TEXT PROVIDED:
↓↓↓

The answers I've given here (#4025380) and here (#4018793) have gone against the flow in that they didn't use a CTE.
I appreciate that for recursion they are the beez kneez, and there are a few queries that can be greatly simplified by their use, but at what point is their use just frivolous? Do they have a great performance benefit over a subquery or a join? Do they really simplify code and make it more maintainable?
In short, when is it good practice to use a CTE over a 'lesser' syntax.
Solution
You should generally use a CTE over a normal subquery if:
- Your query requires recursion (as you noted)
- The subquery is large or complex
- The containing query is large or complex
- The subquery is repeated (or at least several subqueries can be simplified by performing different simple operations on a common subquery)
In short, yes they do make queries more readable when well-used.
OTHER TIPS
Personally, once I got comfortable using them, I think that they produce cleaner, more readable code. As an example, compare your answer to mine on #4018793. We essentially did the same thing; I used a CTE and you didn't.
Your answer without CTE:
SELECT
course,
section,
grade,
gradeCount
FROM
table
INNER JOIN
(SELECT
grade,
Max(gradeCount) as MaxGradeCount
FROM
table
) MaxGrades
ON table.grade = MaxGrades.grade
AND table.gradeCount = MaxGrades.MaxGradeCount
ORDER BY
table.grade
My answer with CTE:
;with cteMaxGradeCount as (
select
grade,
max(gradeCount) as MaxGradeCount
from @Test
group by grade
)

↑↑↑

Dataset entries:
↓↓↓

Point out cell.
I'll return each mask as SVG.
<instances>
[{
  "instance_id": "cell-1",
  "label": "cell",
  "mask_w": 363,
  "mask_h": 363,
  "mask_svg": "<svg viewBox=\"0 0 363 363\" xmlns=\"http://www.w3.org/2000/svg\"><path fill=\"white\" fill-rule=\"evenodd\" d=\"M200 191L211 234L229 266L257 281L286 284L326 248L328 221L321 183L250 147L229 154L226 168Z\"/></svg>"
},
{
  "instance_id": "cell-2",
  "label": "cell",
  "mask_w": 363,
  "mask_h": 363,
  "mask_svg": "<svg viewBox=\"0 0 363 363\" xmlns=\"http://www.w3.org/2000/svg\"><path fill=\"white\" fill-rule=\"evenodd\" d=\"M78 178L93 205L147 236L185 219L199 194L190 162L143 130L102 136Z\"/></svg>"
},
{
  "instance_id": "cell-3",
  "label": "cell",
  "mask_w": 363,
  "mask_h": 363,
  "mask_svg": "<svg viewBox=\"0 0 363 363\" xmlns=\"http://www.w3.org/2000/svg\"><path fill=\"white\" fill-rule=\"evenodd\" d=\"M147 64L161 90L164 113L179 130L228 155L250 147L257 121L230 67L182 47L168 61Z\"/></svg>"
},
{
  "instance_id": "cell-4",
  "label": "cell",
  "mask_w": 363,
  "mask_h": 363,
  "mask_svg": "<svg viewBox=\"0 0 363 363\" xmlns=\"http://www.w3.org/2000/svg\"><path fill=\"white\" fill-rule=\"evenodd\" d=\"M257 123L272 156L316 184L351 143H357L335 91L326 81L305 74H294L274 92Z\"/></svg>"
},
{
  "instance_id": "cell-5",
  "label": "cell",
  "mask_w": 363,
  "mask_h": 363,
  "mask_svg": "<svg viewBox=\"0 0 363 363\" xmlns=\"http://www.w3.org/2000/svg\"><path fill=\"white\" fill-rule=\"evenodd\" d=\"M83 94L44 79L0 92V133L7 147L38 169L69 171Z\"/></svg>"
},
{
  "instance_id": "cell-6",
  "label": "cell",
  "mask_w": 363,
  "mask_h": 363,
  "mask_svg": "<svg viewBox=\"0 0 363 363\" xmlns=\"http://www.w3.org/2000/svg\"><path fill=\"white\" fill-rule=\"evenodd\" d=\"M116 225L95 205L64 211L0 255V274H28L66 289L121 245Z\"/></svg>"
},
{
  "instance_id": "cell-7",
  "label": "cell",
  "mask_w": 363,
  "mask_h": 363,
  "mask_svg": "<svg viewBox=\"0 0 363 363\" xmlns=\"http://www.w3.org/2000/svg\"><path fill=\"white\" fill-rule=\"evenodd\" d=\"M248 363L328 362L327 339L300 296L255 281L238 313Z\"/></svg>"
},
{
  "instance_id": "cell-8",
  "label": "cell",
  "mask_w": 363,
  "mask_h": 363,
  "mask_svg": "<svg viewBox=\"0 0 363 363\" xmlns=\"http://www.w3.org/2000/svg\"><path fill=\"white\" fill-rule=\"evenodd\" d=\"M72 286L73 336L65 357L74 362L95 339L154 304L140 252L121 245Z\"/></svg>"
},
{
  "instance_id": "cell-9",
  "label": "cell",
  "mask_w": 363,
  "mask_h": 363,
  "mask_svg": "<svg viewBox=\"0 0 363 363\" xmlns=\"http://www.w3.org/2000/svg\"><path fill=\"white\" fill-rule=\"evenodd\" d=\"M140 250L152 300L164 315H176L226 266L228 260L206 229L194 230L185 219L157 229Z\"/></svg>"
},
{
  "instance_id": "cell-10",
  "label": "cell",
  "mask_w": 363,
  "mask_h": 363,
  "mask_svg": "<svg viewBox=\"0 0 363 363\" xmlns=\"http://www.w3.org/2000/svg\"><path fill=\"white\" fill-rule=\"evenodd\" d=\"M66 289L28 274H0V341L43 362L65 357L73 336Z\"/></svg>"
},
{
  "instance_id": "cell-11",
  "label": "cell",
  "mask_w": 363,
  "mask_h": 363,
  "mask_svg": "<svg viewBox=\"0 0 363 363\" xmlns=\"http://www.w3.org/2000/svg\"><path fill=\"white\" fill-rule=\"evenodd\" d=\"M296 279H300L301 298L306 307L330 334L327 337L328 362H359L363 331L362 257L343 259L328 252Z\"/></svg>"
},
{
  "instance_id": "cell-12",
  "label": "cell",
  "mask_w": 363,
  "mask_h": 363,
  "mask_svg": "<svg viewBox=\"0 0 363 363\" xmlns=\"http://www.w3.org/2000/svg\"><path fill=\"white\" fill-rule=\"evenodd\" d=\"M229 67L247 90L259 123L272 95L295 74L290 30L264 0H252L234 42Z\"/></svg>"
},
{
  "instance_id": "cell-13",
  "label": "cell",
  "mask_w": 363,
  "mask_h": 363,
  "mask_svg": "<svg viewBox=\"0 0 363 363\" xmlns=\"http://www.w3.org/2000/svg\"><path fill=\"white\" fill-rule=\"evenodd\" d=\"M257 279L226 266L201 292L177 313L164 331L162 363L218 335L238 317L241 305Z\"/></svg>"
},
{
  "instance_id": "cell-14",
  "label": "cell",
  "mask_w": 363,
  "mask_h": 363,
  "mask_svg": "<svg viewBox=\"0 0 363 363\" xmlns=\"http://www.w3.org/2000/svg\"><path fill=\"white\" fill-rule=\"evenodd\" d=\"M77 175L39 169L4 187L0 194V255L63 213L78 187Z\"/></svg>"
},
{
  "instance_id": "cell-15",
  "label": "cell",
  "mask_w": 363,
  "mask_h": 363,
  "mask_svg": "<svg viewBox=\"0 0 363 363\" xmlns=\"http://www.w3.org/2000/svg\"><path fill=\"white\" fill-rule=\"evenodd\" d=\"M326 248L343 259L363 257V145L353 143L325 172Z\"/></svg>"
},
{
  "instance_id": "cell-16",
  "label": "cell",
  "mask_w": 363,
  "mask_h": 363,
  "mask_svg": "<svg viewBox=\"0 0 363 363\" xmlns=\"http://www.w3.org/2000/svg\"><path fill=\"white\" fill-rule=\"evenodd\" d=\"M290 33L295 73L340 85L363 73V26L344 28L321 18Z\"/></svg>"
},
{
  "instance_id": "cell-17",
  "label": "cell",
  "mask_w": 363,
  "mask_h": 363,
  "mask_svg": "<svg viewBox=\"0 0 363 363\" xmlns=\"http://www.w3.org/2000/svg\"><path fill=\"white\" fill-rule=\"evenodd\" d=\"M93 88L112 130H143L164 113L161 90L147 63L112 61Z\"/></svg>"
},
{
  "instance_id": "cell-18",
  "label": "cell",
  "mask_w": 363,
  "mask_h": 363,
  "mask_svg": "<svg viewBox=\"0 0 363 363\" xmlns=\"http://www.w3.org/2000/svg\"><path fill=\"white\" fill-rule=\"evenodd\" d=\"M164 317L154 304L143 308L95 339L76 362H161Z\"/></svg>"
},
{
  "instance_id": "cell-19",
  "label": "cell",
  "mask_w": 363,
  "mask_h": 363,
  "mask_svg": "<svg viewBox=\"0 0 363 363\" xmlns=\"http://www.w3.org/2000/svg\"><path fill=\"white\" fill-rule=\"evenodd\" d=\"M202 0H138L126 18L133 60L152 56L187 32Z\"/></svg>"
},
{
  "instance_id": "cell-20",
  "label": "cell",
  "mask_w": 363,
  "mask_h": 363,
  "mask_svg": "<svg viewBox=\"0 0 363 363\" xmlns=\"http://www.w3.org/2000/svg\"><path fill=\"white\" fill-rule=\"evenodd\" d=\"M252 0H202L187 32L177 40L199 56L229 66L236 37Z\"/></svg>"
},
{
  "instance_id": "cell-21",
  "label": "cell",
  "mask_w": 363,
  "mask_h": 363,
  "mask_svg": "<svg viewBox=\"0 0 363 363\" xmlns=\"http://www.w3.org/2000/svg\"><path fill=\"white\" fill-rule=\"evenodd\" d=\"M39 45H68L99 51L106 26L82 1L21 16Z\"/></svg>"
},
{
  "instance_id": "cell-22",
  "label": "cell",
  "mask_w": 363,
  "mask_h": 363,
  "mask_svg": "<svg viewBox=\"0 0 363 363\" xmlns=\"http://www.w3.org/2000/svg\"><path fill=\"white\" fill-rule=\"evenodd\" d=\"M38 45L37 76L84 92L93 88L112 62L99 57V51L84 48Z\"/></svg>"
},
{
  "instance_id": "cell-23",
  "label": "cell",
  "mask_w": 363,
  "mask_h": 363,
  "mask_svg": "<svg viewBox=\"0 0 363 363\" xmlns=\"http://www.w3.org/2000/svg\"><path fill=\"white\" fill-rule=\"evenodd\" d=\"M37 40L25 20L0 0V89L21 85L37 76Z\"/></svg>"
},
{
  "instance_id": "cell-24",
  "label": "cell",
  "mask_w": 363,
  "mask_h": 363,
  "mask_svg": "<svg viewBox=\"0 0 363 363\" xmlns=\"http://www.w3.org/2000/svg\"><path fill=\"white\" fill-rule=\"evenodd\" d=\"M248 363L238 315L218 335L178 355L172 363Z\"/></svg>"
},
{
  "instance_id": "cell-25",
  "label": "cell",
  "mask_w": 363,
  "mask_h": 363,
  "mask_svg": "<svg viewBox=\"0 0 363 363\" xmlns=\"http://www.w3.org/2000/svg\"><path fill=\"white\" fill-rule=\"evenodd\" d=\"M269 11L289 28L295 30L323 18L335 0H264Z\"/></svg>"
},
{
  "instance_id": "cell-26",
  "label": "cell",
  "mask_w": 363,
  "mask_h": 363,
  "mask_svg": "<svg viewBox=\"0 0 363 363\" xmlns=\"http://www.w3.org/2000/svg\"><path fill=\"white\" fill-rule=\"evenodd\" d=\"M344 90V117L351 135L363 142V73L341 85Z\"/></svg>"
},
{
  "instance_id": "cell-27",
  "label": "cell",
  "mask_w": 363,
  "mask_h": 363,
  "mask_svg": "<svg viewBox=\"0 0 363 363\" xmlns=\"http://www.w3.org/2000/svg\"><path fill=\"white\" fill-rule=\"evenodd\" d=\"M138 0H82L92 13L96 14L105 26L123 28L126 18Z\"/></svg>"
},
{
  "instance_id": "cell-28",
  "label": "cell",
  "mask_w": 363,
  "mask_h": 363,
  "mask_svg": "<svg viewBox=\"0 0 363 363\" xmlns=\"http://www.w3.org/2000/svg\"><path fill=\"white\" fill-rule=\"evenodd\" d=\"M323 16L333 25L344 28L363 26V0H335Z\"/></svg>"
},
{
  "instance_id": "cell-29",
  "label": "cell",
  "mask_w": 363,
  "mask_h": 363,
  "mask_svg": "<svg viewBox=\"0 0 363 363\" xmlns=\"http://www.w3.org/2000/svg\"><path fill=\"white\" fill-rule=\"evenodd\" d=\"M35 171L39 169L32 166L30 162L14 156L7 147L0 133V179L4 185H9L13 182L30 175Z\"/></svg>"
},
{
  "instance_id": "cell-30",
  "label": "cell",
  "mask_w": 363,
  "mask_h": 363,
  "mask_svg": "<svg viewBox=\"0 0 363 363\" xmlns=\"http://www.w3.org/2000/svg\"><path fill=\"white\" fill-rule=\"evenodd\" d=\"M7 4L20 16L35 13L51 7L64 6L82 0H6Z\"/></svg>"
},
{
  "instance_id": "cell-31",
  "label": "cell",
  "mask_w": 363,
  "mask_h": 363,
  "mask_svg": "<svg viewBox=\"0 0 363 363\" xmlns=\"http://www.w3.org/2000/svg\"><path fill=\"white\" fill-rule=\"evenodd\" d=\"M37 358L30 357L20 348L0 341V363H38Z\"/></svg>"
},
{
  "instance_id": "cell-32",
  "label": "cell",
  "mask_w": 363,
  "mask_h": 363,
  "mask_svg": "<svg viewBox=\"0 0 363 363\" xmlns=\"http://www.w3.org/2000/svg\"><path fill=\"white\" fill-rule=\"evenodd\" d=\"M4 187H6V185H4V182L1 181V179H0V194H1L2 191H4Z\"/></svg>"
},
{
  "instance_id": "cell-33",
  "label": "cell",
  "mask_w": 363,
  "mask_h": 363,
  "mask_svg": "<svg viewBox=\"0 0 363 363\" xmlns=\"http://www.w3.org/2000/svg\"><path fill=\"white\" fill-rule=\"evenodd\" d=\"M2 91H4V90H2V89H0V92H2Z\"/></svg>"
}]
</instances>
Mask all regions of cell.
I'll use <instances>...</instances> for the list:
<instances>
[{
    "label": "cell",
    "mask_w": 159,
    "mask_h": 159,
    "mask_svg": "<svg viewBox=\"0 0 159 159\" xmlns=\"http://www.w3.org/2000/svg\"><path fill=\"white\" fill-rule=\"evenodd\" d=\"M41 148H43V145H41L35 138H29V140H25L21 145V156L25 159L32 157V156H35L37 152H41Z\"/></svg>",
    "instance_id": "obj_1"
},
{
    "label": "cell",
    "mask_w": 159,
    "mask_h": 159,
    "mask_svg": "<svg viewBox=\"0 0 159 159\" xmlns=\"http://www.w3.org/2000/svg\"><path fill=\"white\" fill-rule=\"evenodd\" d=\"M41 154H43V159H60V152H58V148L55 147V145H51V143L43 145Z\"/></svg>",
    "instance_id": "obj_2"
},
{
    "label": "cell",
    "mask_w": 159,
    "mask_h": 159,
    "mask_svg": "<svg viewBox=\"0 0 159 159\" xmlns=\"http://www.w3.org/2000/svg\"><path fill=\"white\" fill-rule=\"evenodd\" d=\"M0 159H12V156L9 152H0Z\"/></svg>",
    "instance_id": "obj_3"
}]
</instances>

↑↑↑

TASK INSTRUCTIONS: Copy the passage on CTEs starting at "- The subquery is large" and ending at "and you didn't.", replacing "complex" with "convoluted".

ANSWER FOR THE TASK:
- The subquery is large or convoluted
- The containing query is large or convoluted
- The subquery is repeated (or at least several subqueries can be simplified by performing different simple operations on a common subquery)
In short, yes they do make queries more readable when well-used.
OTHER TIPS
Personally, once I got comfortable using them, I think that they produce cleaner, more readable code. As an example, compare your answer to mine on #4018793. We essentially did the same thing; I used a CTE and you didn't.